Powered by purpose, TELUS Digital leverages technology, human ingenuity and compassion to serve customers and create inclusive, thriving communities in the regions where we operate around the world. Guided by our Humanity-in-the-Loop principles, we take a responsible approach to the transformational technologies we develop and deploy by proactively considering and addressing the broader impacts of our work. Learn more at: telusdigital.com

Contacts:

TELUS Investor Relations
Olena Lobach
ir@telusdigital.com

TELUS Digital Media Relations
Ali Wilson
media.relations@telusdigital.com

SOURCE TELUS Digital

FAQ**

How do the findings from TELUS Digital's research paper on AI accuracy challenge or support the current strategies employed by Telus Corporation TU in building and deploying AI systems at scale?

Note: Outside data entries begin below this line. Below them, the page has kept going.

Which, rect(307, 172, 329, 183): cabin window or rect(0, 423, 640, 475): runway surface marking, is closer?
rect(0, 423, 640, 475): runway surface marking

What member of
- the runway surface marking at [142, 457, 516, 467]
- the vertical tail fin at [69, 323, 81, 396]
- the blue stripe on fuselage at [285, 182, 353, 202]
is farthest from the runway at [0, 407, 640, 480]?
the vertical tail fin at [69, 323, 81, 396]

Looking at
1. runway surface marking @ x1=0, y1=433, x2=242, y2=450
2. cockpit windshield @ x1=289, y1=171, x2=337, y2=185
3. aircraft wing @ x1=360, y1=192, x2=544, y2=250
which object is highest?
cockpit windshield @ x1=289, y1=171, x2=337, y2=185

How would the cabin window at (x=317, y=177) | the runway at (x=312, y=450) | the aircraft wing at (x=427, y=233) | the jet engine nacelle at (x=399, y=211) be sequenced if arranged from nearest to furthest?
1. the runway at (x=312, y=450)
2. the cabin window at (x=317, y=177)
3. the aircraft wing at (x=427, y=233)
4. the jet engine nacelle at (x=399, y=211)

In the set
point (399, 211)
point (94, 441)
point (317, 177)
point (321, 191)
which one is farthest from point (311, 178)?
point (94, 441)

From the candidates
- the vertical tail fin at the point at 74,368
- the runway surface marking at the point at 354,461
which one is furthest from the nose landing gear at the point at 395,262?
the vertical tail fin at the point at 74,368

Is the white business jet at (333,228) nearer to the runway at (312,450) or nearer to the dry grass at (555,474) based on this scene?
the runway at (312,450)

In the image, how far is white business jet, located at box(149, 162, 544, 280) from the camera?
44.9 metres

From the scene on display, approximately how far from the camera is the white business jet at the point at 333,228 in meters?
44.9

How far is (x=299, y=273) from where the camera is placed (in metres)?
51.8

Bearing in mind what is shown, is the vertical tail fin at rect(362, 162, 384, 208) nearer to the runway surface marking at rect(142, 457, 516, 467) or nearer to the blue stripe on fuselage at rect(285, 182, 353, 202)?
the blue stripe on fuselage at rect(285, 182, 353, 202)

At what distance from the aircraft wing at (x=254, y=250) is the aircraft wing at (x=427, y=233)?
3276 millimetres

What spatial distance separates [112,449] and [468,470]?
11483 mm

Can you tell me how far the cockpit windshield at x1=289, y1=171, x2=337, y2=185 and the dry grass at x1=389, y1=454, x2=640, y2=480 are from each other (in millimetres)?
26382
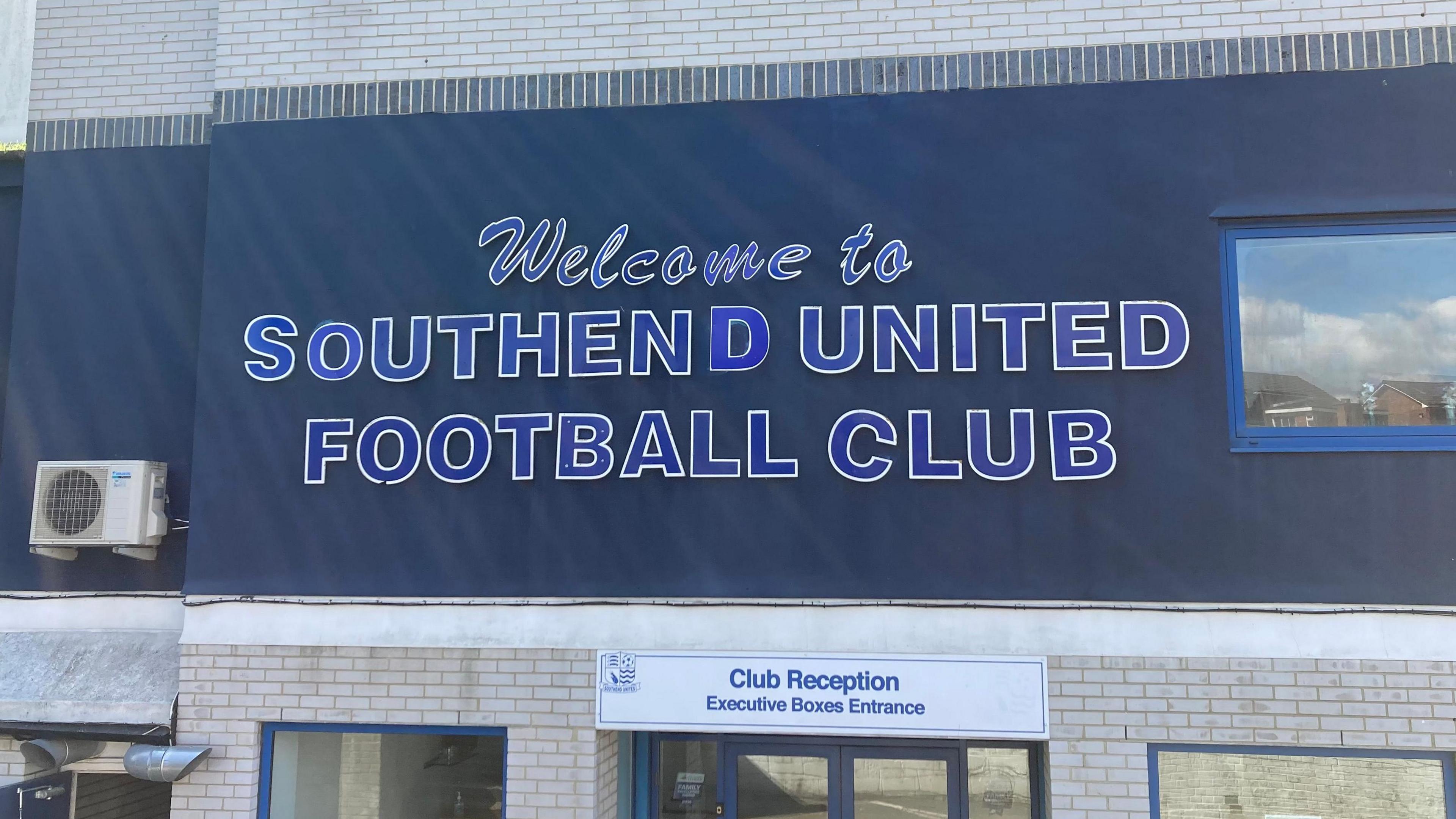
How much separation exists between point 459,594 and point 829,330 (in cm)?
280

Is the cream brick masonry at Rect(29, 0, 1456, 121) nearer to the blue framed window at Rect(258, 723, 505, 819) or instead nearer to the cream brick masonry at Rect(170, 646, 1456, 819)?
the cream brick masonry at Rect(170, 646, 1456, 819)

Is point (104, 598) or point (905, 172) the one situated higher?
point (905, 172)

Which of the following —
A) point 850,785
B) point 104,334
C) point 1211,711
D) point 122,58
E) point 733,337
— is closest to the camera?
point 1211,711

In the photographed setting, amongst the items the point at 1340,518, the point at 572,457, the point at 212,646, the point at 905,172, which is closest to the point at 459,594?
the point at 572,457

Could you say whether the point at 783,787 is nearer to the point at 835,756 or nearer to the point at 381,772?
the point at 835,756

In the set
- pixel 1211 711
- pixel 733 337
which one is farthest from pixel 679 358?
pixel 1211 711

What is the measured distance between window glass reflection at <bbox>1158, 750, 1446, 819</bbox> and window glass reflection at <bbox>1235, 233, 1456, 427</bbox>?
1.89 m

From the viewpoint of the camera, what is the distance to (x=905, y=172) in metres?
6.46

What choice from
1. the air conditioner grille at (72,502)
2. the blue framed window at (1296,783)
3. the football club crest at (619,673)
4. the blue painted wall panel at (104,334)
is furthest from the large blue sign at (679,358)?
the blue framed window at (1296,783)

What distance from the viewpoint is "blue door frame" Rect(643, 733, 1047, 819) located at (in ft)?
21.2

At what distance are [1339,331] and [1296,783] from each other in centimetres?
258

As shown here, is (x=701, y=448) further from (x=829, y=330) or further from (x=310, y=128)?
(x=310, y=128)

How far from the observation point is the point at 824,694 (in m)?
6.00

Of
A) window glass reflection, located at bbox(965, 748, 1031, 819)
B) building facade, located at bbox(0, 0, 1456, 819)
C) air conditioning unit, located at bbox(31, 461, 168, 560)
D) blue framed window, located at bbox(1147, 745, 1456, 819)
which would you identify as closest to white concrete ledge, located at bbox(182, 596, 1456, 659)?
building facade, located at bbox(0, 0, 1456, 819)
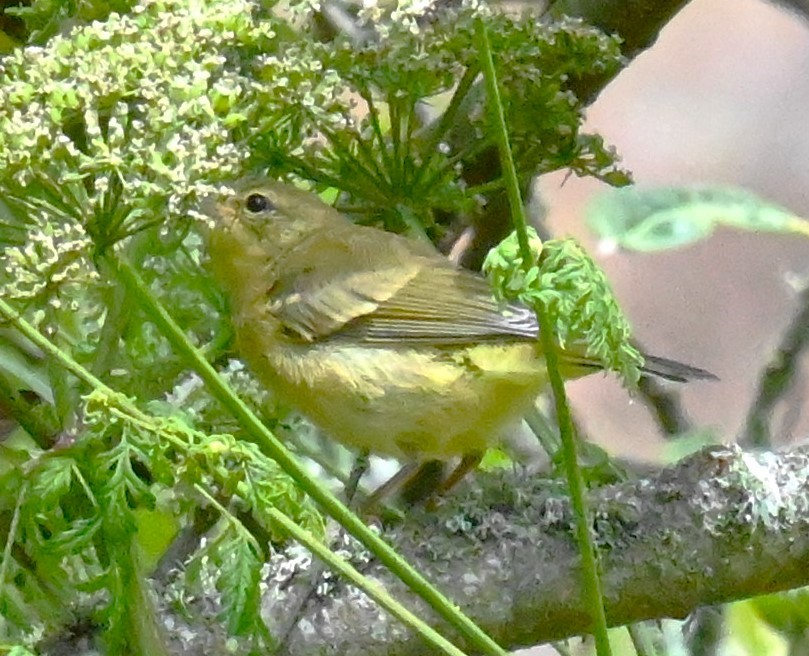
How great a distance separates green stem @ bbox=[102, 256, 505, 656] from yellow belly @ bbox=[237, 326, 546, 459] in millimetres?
484

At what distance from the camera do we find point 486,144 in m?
1.03

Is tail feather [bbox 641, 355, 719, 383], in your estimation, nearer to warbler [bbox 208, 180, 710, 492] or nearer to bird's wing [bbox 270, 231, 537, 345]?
warbler [bbox 208, 180, 710, 492]

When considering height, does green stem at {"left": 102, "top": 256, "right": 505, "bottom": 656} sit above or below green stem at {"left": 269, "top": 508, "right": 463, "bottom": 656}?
above

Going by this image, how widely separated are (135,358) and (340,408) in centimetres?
30

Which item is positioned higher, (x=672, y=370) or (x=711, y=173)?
(x=711, y=173)

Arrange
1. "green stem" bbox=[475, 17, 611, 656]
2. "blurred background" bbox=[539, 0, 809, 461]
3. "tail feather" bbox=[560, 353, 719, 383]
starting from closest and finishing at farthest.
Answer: "green stem" bbox=[475, 17, 611, 656], "tail feather" bbox=[560, 353, 719, 383], "blurred background" bbox=[539, 0, 809, 461]

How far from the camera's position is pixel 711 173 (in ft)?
9.24

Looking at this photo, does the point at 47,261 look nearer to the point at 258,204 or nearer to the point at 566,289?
the point at 566,289

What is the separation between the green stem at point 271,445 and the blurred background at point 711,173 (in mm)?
1914

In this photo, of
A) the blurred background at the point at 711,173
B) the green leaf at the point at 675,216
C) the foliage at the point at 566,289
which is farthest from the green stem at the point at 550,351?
the blurred background at the point at 711,173

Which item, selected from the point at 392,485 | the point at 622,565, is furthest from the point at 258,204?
the point at 622,565

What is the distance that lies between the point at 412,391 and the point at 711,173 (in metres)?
1.79

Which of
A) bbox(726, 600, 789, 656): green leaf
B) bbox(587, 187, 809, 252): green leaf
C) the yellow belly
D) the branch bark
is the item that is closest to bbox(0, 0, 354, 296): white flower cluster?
the branch bark

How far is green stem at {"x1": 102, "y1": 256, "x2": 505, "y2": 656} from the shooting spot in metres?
0.66
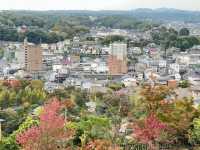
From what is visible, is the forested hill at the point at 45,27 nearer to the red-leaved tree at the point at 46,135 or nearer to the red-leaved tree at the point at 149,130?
the red-leaved tree at the point at 149,130

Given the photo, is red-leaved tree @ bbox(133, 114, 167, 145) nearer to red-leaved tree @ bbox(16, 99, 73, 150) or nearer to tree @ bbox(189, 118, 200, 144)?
tree @ bbox(189, 118, 200, 144)

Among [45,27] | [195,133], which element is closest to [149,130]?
[195,133]

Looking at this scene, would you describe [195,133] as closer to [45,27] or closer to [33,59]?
[33,59]

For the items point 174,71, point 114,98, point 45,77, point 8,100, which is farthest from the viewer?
point 174,71

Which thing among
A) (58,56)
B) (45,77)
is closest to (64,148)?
(45,77)

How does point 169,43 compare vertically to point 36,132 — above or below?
below

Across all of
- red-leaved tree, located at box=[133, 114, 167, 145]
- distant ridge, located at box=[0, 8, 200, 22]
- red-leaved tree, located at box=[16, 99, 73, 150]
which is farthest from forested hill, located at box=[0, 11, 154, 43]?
red-leaved tree, located at box=[16, 99, 73, 150]

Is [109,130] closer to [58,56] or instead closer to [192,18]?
[58,56]
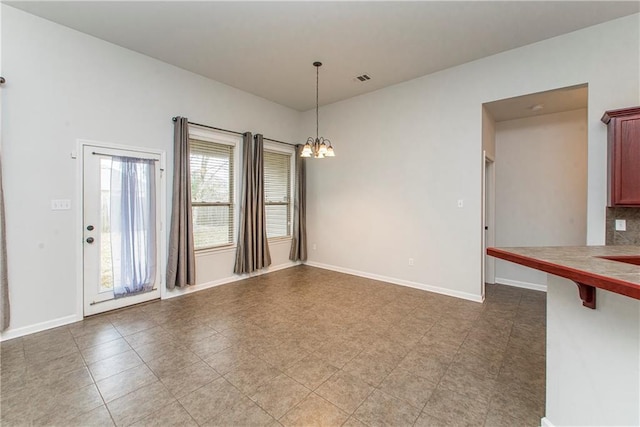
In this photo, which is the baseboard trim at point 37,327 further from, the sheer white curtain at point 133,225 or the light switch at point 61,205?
the light switch at point 61,205

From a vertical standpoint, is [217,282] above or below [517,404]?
above

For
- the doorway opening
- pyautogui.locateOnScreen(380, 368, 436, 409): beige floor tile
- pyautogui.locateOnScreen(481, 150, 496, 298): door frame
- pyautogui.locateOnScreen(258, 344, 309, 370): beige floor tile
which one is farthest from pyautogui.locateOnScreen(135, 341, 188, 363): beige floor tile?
pyautogui.locateOnScreen(481, 150, 496, 298): door frame

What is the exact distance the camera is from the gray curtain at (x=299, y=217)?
591 centimetres

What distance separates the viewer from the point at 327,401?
1960 mm

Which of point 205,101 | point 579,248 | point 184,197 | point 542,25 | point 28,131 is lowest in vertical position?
point 579,248

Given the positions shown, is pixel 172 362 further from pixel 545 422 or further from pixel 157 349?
pixel 545 422

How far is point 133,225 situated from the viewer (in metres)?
3.69

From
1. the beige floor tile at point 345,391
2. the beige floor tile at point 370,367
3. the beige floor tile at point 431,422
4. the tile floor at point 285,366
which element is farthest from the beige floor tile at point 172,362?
the beige floor tile at point 431,422

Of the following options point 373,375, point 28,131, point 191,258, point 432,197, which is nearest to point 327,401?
point 373,375

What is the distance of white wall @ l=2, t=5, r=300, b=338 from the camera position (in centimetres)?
288

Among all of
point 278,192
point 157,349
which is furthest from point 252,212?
point 157,349

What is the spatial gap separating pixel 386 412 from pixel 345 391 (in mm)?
331

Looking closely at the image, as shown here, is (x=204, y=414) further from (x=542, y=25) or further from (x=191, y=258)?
(x=542, y=25)

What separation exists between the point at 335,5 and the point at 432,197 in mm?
2915
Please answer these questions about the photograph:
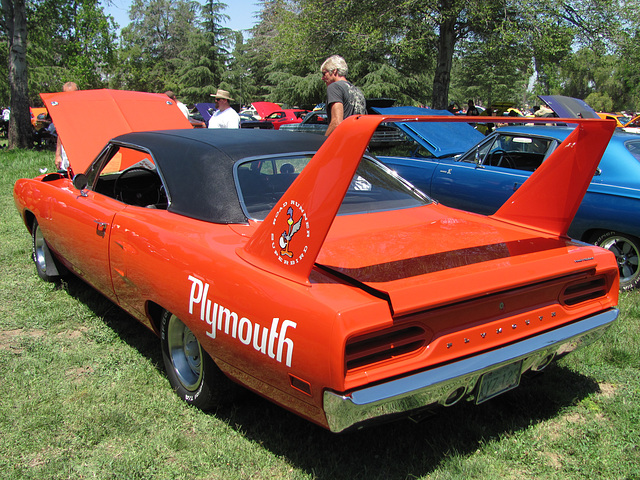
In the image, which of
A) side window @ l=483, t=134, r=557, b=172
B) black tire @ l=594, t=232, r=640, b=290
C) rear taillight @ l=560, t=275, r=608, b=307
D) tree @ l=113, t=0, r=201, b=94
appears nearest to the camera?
rear taillight @ l=560, t=275, r=608, b=307

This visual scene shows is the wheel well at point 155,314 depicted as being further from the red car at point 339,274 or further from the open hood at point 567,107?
the open hood at point 567,107

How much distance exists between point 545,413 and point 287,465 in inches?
55.5

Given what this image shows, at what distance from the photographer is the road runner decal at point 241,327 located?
1963 millimetres

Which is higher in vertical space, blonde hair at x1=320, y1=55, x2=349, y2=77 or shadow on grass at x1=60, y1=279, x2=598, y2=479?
blonde hair at x1=320, y1=55, x2=349, y2=77

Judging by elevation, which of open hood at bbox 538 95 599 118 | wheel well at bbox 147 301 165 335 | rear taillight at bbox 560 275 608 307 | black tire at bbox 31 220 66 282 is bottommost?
black tire at bbox 31 220 66 282

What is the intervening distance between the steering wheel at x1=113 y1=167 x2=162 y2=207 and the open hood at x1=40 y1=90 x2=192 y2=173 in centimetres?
166

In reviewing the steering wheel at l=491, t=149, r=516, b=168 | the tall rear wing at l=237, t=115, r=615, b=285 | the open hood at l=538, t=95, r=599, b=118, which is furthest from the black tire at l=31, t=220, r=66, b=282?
the open hood at l=538, t=95, r=599, b=118

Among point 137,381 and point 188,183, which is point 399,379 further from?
point 137,381

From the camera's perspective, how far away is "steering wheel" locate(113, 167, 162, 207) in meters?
3.80

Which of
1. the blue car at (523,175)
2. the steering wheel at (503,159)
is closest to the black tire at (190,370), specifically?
Result: the blue car at (523,175)

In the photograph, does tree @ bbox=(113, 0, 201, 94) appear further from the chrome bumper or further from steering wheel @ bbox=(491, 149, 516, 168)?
the chrome bumper

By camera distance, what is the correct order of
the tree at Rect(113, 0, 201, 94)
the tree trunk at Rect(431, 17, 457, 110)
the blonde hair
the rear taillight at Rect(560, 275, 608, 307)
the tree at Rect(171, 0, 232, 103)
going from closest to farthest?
the rear taillight at Rect(560, 275, 608, 307) → the blonde hair → the tree trunk at Rect(431, 17, 457, 110) → the tree at Rect(171, 0, 232, 103) → the tree at Rect(113, 0, 201, 94)

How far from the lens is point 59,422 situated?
8.75 ft

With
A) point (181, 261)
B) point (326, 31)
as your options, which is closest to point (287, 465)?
point (181, 261)
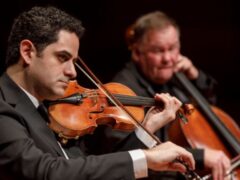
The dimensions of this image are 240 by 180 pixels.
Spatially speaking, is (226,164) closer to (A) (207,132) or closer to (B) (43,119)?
(A) (207,132)

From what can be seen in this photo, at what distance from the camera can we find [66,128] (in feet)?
5.59

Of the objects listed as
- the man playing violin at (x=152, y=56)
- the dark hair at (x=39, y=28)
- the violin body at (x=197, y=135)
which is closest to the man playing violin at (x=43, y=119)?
the dark hair at (x=39, y=28)

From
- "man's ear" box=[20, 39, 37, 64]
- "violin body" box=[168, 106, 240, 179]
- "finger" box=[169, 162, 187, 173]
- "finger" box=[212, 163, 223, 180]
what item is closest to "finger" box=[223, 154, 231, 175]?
"finger" box=[212, 163, 223, 180]

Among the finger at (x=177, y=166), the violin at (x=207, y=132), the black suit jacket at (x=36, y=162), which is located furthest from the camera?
the violin at (x=207, y=132)

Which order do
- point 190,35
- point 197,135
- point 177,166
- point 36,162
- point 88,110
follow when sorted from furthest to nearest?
point 190,35, point 197,135, point 88,110, point 177,166, point 36,162

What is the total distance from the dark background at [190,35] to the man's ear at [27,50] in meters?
1.34

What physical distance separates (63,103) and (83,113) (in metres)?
0.07

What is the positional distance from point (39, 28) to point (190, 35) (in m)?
1.77

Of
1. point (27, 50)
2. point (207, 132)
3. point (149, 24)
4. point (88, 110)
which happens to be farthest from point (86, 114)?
point (149, 24)

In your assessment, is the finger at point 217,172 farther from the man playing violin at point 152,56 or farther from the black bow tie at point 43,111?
the black bow tie at point 43,111

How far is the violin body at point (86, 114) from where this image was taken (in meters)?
1.72

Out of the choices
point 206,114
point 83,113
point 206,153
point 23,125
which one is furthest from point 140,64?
point 23,125

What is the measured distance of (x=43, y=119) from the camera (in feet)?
5.74

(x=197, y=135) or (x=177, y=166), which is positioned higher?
(x=177, y=166)
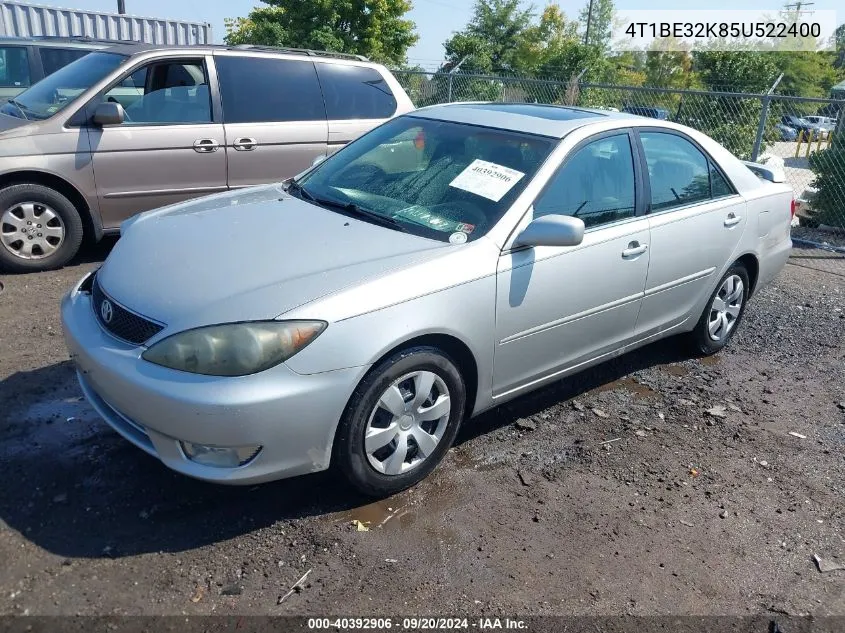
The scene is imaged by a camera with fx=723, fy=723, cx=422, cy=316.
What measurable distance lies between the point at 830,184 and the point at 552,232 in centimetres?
768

The findings from TELUS Digital's research paper challenge current strategies by highlighting potential discrepancies in AI accuracy, prompting Telus Corporation to reassess its methodologies for building and deploying AI systems at scale to ensure enhanced performance and reliability.

In light of the TELUS Digital poll results indicating that 88% of users have witnessed AI mistakes, how is Telus Corporation TU planning to enhance the reliability of its AI solutions to build greater user trust?

Telus Corporation plans to enhance the reliability of its AI solutions by implementing rigorous testing and validation protocols, incorporating user feedback, and continuously updating algorithms to reduce errors and build greater trust among its users.

Given the low percentage of respondents (14%) who reported changes in AI answers when questioned, what initiatives is Telus Corporation TU pursuing to improve AI model adaptability and ensure more accurate responses in enterprise applications?

Telus Corporation is focusing on enhancing AI model adaptability through initiatives such as advanced data algorithms, continuous learning frameworks, and user feedback integration to ensure more accurate responses in enterprise applications.

How does the TELUS Digital research on the limitations of LLMs influence the future direction of AI development strategies at Telus Corporation TU, particularly concerning data quality and compliance?

TELUS Digital's research on LLM limitations underscores the need for enhanced data quality and compliance protocols, steering future AI development strategies at Telus Corporation toward more responsible, effective, and ethically aligned applications of artificial intelligence.

**MWN-AI FAQ is based on asking OpenAI questions about Telus Corporation (NYSE: TU).